Foreign Travel and Local Currency

If you’re traveling overseas, chances are you’ll need some money in the local currency as soon as you arrive – for a cab, public transportation or even food. Given the prevalence of ATMs around the world, it is usually as close as the nearest cash machine. If you arrive at a major international destination, your best bet is probably to find an ATM as soon as possible and withdraw some cash in the local currency.

But this may not always be the case. Certain countries have terrible ATM service. Smaller airports, particularly in less developed countries, may not have ATMs at all. And in some instances only a single ATM — and there’s no guarantee that it will be functioning, or that your ATM card will be compatible with it.

So it’s always a good idea to have some local currency on hand even before you leave home. About $100 – $150 in the local currency, depending on the cost of transportation and how soon you can reach an ATM. It is mainly for the convenience factor – as long as you have some currency, you don’t have to worry a lot.

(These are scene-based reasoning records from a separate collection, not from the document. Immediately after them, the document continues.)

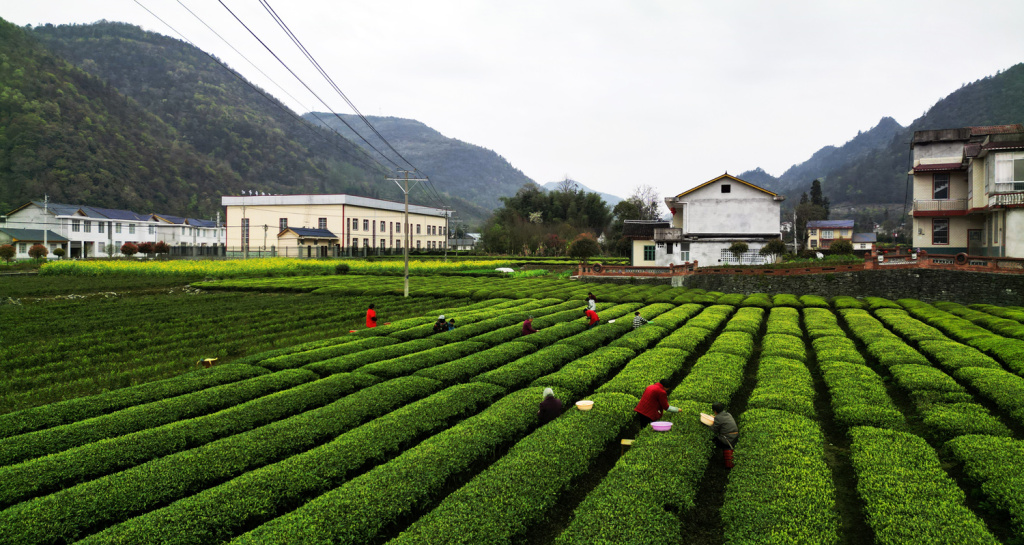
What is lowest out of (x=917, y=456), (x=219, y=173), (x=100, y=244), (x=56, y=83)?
(x=917, y=456)

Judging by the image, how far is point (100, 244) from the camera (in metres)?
84.1

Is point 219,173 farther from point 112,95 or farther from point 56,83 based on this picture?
point 56,83

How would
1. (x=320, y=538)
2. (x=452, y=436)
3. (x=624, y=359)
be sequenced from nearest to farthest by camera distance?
(x=320, y=538), (x=452, y=436), (x=624, y=359)

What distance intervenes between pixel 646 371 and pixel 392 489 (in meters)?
9.51

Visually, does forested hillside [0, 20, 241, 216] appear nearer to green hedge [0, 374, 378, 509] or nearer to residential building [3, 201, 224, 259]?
residential building [3, 201, 224, 259]

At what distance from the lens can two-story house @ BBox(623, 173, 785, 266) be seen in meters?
54.7

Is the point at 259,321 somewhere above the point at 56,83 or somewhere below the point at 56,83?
below

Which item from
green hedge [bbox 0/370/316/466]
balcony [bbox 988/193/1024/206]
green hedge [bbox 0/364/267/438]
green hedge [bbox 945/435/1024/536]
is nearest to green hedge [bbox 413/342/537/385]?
green hedge [bbox 0/370/316/466]

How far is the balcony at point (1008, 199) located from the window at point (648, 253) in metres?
29.4

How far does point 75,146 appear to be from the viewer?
97.7m

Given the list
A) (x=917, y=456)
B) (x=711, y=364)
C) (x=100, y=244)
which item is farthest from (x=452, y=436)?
(x=100, y=244)

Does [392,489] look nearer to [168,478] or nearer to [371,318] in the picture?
[168,478]

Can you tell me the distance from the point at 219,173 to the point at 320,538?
151 m

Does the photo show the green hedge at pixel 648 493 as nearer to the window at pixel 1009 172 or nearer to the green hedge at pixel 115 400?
the green hedge at pixel 115 400
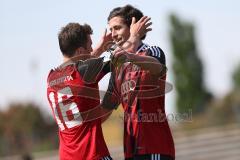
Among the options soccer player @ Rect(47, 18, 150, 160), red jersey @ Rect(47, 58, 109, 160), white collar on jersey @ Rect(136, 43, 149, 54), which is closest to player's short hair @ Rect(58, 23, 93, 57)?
soccer player @ Rect(47, 18, 150, 160)

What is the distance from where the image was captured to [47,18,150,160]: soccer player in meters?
6.39

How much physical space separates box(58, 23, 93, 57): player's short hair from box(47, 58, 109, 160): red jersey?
0.50ft

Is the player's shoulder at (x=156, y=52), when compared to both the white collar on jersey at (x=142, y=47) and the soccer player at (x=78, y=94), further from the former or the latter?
the soccer player at (x=78, y=94)

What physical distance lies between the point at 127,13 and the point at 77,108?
1108 millimetres

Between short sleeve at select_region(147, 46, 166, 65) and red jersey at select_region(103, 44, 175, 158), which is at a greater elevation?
short sleeve at select_region(147, 46, 166, 65)

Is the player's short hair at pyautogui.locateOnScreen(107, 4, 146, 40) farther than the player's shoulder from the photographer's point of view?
Yes

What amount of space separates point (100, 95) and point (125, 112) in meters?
0.36

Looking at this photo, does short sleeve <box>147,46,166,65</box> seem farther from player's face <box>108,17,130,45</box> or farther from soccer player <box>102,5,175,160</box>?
player's face <box>108,17,130,45</box>

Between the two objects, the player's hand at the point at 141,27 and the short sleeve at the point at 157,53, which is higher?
the player's hand at the point at 141,27

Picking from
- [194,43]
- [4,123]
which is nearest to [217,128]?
[4,123]

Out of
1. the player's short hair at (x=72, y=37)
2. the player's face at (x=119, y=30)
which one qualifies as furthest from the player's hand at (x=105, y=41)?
the player's short hair at (x=72, y=37)

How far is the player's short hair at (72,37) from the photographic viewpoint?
6.41 meters

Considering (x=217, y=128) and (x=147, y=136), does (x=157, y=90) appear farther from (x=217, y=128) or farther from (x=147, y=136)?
(x=217, y=128)

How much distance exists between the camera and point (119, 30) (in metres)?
6.80
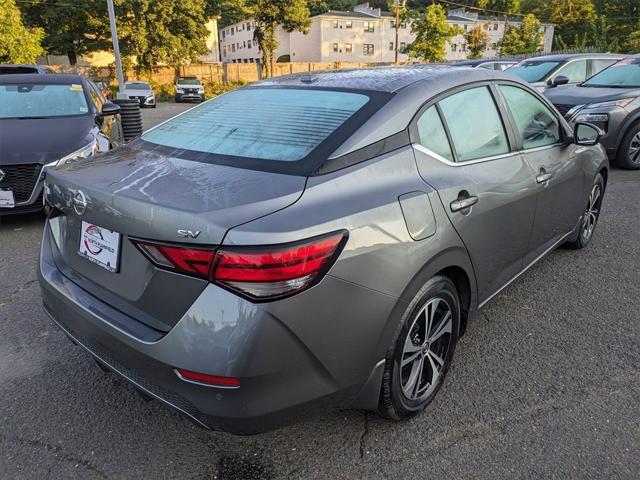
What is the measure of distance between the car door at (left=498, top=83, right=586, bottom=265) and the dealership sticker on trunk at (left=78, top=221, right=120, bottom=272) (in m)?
2.40

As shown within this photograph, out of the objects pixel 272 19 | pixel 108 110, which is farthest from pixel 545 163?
pixel 272 19

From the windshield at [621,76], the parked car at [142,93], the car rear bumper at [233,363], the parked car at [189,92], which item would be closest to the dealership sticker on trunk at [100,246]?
the car rear bumper at [233,363]

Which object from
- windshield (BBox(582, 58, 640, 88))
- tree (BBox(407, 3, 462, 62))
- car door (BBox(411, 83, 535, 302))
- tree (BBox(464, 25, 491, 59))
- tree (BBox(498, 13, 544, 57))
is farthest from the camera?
tree (BBox(464, 25, 491, 59))

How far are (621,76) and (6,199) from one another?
9.39 meters

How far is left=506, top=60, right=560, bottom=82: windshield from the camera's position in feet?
33.8

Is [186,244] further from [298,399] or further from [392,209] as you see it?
[392,209]

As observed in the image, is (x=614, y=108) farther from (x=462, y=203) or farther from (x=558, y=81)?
(x=462, y=203)

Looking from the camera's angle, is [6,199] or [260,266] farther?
[6,199]

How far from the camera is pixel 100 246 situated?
211cm

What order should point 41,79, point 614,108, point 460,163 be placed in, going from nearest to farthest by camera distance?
point 460,163 < point 41,79 < point 614,108

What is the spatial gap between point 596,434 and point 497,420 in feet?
1.44

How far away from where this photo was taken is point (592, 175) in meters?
4.18

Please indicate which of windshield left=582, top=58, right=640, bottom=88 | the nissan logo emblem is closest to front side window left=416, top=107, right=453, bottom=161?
the nissan logo emblem

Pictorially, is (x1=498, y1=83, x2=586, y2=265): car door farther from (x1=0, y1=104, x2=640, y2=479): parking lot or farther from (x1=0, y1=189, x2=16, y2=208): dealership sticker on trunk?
(x1=0, y1=189, x2=16, y2=208): dealership sticker on trunk
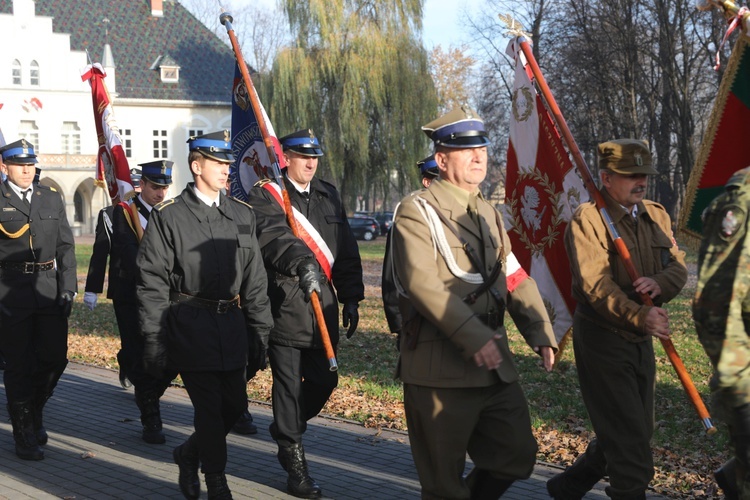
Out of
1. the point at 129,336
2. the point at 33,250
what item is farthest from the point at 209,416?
the point at 129,336

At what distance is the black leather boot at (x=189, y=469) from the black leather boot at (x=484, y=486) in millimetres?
2064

You can either bring U.S. dollars to use at the airport’s exchange bureau or change your money at a bank before you leave home. Your local bank may also be able to get you foreign currency at a few days’ notice.

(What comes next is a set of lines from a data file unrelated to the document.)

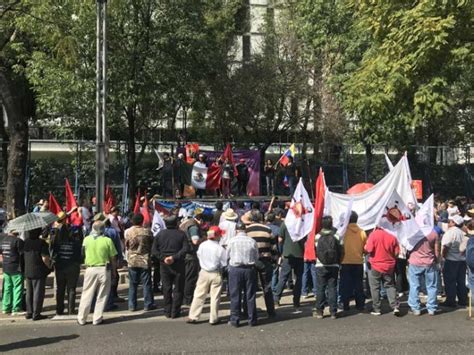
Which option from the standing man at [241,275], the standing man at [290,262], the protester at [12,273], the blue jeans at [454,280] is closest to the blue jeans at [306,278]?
the standing man at [290,262]

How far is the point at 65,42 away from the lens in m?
12.3

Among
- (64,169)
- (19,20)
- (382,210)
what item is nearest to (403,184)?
(382,210)

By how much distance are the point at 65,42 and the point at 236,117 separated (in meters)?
13.6

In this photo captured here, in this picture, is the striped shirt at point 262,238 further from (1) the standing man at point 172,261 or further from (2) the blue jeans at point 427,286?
(2) the blue jeans at point 427,286

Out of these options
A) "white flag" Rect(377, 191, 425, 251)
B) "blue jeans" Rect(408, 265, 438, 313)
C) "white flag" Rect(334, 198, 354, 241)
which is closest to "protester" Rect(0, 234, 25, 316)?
"white flag" Rect(334, 198, 354, 241)

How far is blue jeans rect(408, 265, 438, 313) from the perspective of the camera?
31.4 feet

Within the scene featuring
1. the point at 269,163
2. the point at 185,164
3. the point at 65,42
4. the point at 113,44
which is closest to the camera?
Result: the point at 65,42

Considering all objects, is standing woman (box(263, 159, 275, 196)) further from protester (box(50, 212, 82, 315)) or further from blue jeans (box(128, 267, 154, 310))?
protester (box(50, 212, 82, 315))

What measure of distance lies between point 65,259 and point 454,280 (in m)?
6.91

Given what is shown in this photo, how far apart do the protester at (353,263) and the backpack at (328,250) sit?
560 millimetres

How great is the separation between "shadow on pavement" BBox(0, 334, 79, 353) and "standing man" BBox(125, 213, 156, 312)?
178 cm

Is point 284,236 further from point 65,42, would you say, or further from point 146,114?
point 146,114

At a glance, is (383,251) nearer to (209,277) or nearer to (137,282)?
(209,277)

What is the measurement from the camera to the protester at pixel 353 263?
990 cm
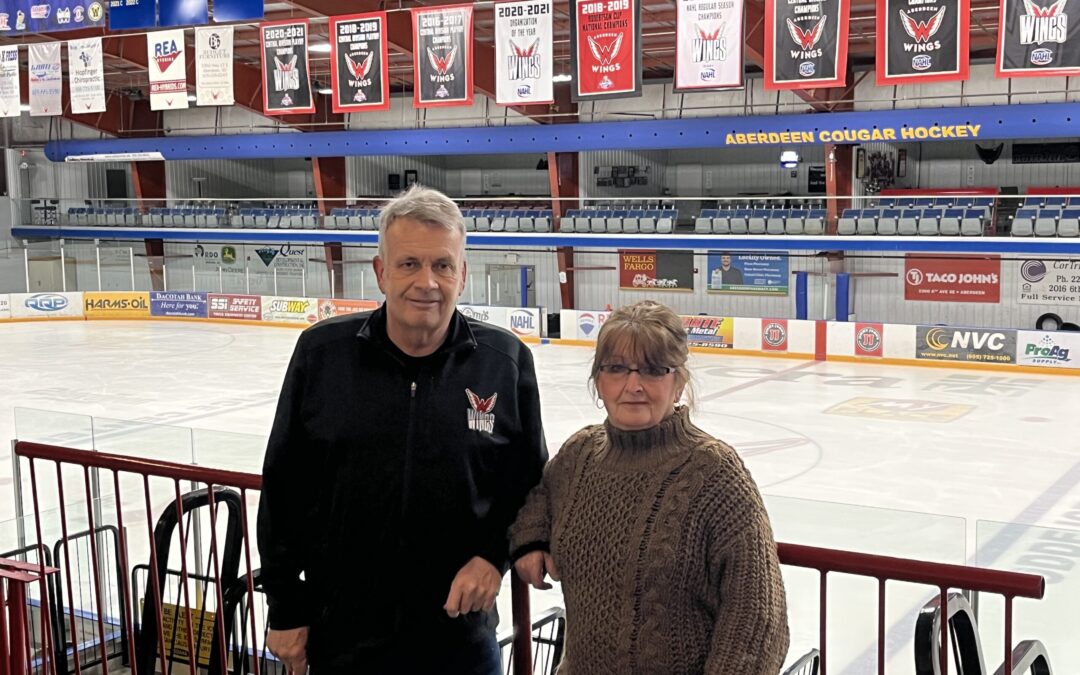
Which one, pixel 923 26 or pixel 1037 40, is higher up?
pixel 923 26

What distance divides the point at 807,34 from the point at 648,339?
1842 centimetres

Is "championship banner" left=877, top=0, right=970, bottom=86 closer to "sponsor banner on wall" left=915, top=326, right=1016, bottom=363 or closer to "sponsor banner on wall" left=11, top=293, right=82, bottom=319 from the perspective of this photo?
"sponsor banner on wall" left=915, top=326, right=1016, bottom=363

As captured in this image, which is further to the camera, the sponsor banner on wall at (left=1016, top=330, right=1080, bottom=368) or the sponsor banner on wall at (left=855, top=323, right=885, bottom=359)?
the sponsor banner on wall at (left=855, top=323, right=885, bottom=359)

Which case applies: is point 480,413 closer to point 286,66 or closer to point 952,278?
point 286,66

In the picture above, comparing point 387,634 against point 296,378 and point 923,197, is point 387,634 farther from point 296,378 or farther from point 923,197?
point 923,197

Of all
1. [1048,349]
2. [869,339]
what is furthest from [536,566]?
[869,339]

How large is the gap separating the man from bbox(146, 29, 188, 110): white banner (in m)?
22.4

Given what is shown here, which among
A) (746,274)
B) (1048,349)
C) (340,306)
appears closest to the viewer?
(1048,349)

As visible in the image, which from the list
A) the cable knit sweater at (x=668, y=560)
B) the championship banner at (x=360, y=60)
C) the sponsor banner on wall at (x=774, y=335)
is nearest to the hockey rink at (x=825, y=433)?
the cable knit sweater at (x=668, y=560)

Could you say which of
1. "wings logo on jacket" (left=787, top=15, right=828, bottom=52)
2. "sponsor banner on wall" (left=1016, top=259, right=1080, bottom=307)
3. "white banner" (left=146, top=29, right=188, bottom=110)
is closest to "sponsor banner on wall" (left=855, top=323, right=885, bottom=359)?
"sponsor banner on wall" (left=1016, top=259, right=1080, bottom=307)

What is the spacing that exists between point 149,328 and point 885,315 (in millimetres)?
21179

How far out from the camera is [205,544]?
333 inches

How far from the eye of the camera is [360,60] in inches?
921

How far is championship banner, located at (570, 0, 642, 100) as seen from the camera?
20.6 meters
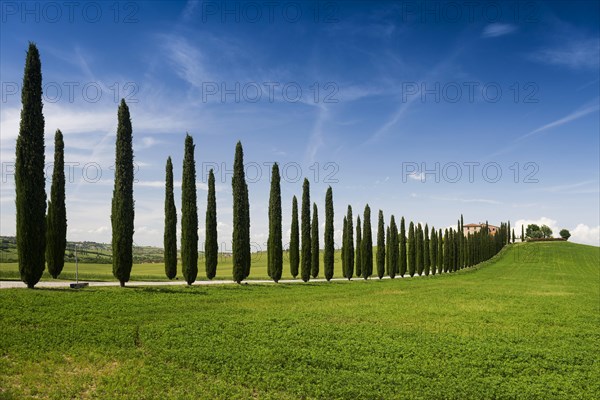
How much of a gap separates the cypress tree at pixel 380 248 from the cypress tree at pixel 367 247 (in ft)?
10.6

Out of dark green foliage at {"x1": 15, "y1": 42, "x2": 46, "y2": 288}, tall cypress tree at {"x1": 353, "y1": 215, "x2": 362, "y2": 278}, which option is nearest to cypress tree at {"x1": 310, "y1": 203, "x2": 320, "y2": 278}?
tall cypress tree at {"x1": 353, "y1": 215, "x2": 362, "y2": 278}

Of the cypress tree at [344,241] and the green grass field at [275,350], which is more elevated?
the cypress tree at [344,241]

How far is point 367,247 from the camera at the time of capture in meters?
53.8

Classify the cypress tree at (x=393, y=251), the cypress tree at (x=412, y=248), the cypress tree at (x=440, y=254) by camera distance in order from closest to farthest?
the cypress tree at (x=393, y=251) → the cypress tree at (x=412, y=248) → the cypress tree at (x=440, y=254)

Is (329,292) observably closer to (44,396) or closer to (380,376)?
(380,376)

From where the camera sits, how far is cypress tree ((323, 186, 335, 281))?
4753 cm

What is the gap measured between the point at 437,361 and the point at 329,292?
20038 mm

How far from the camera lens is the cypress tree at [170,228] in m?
32.8

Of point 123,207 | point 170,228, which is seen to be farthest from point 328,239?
point 123,207

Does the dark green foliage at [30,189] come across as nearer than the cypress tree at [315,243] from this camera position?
Yes

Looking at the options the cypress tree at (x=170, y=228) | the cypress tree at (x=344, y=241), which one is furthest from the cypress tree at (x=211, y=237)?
the cypress tree at (x=344, y=241)

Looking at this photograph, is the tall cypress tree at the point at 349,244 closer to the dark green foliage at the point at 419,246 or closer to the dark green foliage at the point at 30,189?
the dark green foliage at the point at 419,246

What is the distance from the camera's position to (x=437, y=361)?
46.2 ft

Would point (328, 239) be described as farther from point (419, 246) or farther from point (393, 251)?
point (419, 246)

Purchasing foreign currency from a US bank or exchange bureau is NOT the most cost-effective option; you’ll be charged a commission, and you won’t get the interbank rate as you would with your ATM or credit card.

You are charged a hefty fee by most banks when you make an ATM withdrawal in a foreign country. You’ll lose money even when you exchange currencies at an exchange counter because of commissions and rate spreads.

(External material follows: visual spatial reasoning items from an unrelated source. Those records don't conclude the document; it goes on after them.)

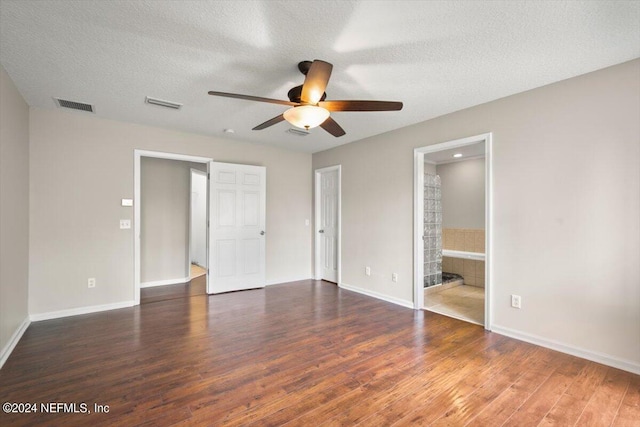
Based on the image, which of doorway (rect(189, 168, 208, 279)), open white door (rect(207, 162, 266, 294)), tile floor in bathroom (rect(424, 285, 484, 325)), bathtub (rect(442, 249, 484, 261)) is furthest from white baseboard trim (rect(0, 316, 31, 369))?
bathtub (rect(442, 249, 484, 261))

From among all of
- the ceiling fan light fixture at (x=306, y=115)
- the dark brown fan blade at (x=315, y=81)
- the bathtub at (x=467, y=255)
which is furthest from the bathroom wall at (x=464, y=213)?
the dark brown fan blade at (x=315, y=81)

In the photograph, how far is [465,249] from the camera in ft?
19.2

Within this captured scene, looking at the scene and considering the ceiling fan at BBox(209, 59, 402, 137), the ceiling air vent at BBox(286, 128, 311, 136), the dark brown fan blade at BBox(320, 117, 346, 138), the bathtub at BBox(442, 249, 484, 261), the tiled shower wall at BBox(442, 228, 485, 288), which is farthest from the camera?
the tiled shower wall at BBox(442, 228, 485, 288)

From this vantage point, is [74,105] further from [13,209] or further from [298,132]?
[298,132]

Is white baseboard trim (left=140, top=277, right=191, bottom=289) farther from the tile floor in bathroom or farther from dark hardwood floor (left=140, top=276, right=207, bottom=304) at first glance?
the tile floor in bathroom

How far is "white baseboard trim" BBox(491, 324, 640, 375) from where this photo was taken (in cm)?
246

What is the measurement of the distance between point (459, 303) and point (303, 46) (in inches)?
154

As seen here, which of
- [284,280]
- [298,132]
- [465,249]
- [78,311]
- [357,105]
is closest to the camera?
[357,105]

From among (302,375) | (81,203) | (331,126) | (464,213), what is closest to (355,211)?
(331,126)

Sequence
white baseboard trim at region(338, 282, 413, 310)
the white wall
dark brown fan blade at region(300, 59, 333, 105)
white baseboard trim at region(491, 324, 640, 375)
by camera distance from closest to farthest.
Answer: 1. dark brown fan blade at region(300, 59, 333, 105)
2. white baseboard trim at region(491, 324, 640, 375)
3. white baseboard trim at region(338, 282, 413, 310)
4. the white wall

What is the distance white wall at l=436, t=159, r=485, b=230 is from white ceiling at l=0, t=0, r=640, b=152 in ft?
9.61

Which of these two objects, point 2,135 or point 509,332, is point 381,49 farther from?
point 2,135

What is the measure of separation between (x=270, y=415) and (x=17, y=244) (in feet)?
10.3

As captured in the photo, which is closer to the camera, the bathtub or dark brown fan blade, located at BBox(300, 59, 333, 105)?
dark brown fan blade, located at BBox(300, 59, 333, 105)
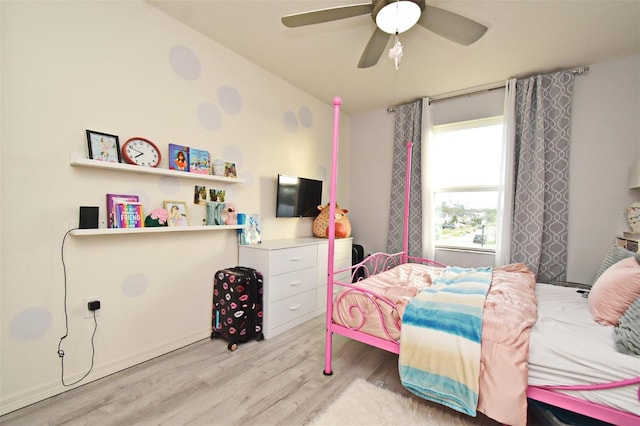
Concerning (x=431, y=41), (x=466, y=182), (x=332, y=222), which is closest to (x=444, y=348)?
(x=332, y=222)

Two popular companies that sell you small amounts of foreign currency in the United States are Wells Fargo Foreign Exchange and Travelex. Here too, you will not get the interbank rate as you do with your ATM or credit card.

It’s a good idea to keep some small U.S. bills with you when you’re traveling overseas. They come in handy in case you ever need to exchange a small amount of money, and in some countries, you may get better exchange rates. Some places will also accept payments in USD — Don’t always count on this.

You will inevitably end up with some leftover small change when you leave a country. Some travelers then apply all their remaining foreign currency to their last bills, spending the exact balance. Or wildly spend the rest of their remaining cash on their way out, at the train station or airport.

Some like to hold onto foreign coins and notes as souvenirs. One option you should consider is to donate your leftover money to those in need. The UNICEF’s Change for Good program has made it easy to turn your remaining currency into charity and has raised millions of dollars for needy children around the world.